__TEXT BLOCK__.

+ + + +

First follow-up appointment and pacemaker settings/adjustments
As I sit here writing this post I can’t believe I’m post-op day 12! On post-op day 9 I had my first follow-up appointment with my electrophysiologist. He was extremely happy with how I was healing and finally cleared me to drive again! I still have the restriction of no lifting my arm above the shoulder/no lifting more than 5 pounds for 6 weeks. Along with no sports such as horseback riding, no work due to related heavy lifting for 12 weeks so the leads/pocket can heal properly. We were both surprised to find out I’m pacing 32% of the time, seems as if I needed the pacemaker more than we thought!
I have a Medtronic Azure dual chamber pacemaker. I asked my EP doctor before the procedure if I was a candidate for the Medtronic Azure because I thought the MRI capability, bluetooth, and average battery life of 14 years were important features. It turned out he was planning on implanting this device for similar reasons. Another reason he wanted to implant this device was its MVP (managed ventricular pacing) feature. Studies have shown chronic right ventricular pacing can lead to heart failure. Since I have these episodes of paroxysmal junctional rhythm my current pacemaker settings are AAI@60, MVP-DDDR. These settings mean that if an electrical impulse below 60bpm is sensed from the atrium, then the right atrium is paced at 60bpm. With the MVP feature, there is a ventricular back up if needed. If the pacemaker senses normal AV conduction is lost the pacemaker will change to DDD, both ventricular and atrial pacing. I no longer feel when my pacer is in AAI, but definitely feel when I’m being paced in DDD. I was briefly feeling those palpitations in my chest and was able to catch both atrial and ventricular pacing spikes on my Apple Watch EKG. The R in my settings means rate responsiveness. I have mixed feelings on this mode personally. The only change to my settings at my follow-up appointment was that rate responsiveness was turned on. Essentially Medtronic Azure has a motion sensor, if the pacemaker senses that you’re being active and your natural heart rate is unable to elevate itself the pacemaker will increase your heart rate to increase your cardiac output. Ever since my appointment I am having issues on and off with my heart rate being unnecessarily paced at a higher rate which induces a symptomatic tachycardic episode. These episodes seem to happen when I go from sitting for sometime to standing up and doing something. I called up my clinic and they said if it is happening primarily when I go from sitting to standing it is most likely rate response related and it can be turned off. I am giving it some more time to see if my body adjusts.

+ + + +

__SUPPLIED DATA__.
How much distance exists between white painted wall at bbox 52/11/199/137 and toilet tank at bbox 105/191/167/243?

+ + + +

__TASK PROMPT__.
Retype the passage of the pacemaker post from "First follow-up appointment and" to "than we thought!", keeping every word and punctuation mark unchanged.

__ANSWER SECTION__.
First follow-up appointment and pacemaker settings/adjustments
As I sit here writing this post I can’t believe I’m post-op day 12! On post-op day 9 I had my first follow-up appointment with my electrophysiologist. He was extremely happy with how I was healing and finally cleared me to drive again! I still have the restriction of no lifting my arm above the shoulder/no lifting more than 5 pounds for 6 weeks. Along with no sports such as horseback riding, no work due to related heavy lifting for 12 weeks so the leads/pocket can heal properly. We were both surprised to find out I’m pacing 32% of the time, seems as if I needed the pacemaker more than we thought!